Final HealthCare.gov Totals: Enrollment down just ~4% overall, because more people kept their coverage than ever before

Today, CMS released the final enrollment totals for the 2019 federal Open Enrollment period. The total number of people enrolling in a health plan is down about 4% compared to last year and the number of people signing up for coverage this year who are new to HealthCare.gov is down almost 19% during that same period. In contrast, 4.2% more people kept their health coverage compared to last year. This increase in retention is largely responsible for the strong final enrollment totals we saw this year.

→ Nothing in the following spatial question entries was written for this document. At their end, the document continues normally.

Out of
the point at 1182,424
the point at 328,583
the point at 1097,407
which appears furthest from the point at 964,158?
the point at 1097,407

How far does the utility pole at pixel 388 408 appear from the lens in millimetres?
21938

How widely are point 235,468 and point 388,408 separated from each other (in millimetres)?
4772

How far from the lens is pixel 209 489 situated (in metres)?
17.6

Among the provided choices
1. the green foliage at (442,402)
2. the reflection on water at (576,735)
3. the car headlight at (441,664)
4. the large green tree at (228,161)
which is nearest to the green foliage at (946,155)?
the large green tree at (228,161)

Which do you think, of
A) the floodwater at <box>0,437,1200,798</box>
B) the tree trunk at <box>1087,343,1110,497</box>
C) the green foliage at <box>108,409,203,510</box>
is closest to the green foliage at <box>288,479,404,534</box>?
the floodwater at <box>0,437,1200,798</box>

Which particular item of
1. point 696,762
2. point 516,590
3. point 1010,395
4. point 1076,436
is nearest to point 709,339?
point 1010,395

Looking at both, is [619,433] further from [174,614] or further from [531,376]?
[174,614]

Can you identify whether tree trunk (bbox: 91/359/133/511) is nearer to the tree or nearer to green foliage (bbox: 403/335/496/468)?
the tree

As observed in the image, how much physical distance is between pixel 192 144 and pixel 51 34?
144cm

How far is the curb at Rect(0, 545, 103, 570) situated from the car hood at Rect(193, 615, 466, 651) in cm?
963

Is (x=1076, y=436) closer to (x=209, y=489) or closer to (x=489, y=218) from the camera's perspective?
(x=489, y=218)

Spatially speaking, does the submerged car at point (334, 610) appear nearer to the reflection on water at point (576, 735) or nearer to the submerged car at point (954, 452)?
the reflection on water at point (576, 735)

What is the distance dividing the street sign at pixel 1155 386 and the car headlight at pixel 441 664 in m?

The final numbers released today are similar to the Week 7 totals, so our analysis from last week about what the enrollment totals mean and why is still accurate. But in addition to being final numbers, this release gives us one additional data point that gives us a lot more insight into retention. With today’s release, we can compare how many people renewed their coverage at the end of OE compared to previous years. The table below shows the percentage of people who selected a plan during the previous open enrollment and kept their coverage through the end of the following Open Enrollment.

Customer retention is important to the long term stability of HealthCare.gov. Since the third Open Enrollment period, customer retention has increased each year, but this year’s increase from 68.3% to 72.5% represents the largest single-year increase to date. Hypothetically, had retention stayed the same, 370,000 fewer people would have enrolled this year. In this same hypothetical scenario, the final enrollment total would have been just over 8 million people this year. We saw a significant increase in retention last year too, so this same factor played an important role then as well. There are multiple factors leading to the higher retention rate, but fundamentally a higher retention rate shows us that demand for quality, comprehensive coverage remains strong and that the federal Marketplace is meeting the needs of consumers.

This increase in retention sharply contrasts with the fall in new enrollment that we’ve seen at HealthCare.gov. But given the low levels of awareness about Open Enrollment deadlines this year, it’s no surprise to see these numbers. People who have coverage are keeping it and people who don’t hear about it aren’t signing up.

State-by-State Comparison

This year five HealthCare.gov states grew: Oklahoma, Mississippi, Florida, Hawaii, Wyoming, and Utah. Enrollment in twenty HealthCare.gov states shrunk by more than 5%: Virginia (due to the state expanding Medicaid), West Virginia, Louisiana, Indiana, Ohio, New Hampshire, New Mexico, Missouri, Wisconsin, Kansas, Nevada, Delaware, Iowa, New Jersey, Illinois, Michigan, Maine, Pennsylvania, Kentucky, and Oregon.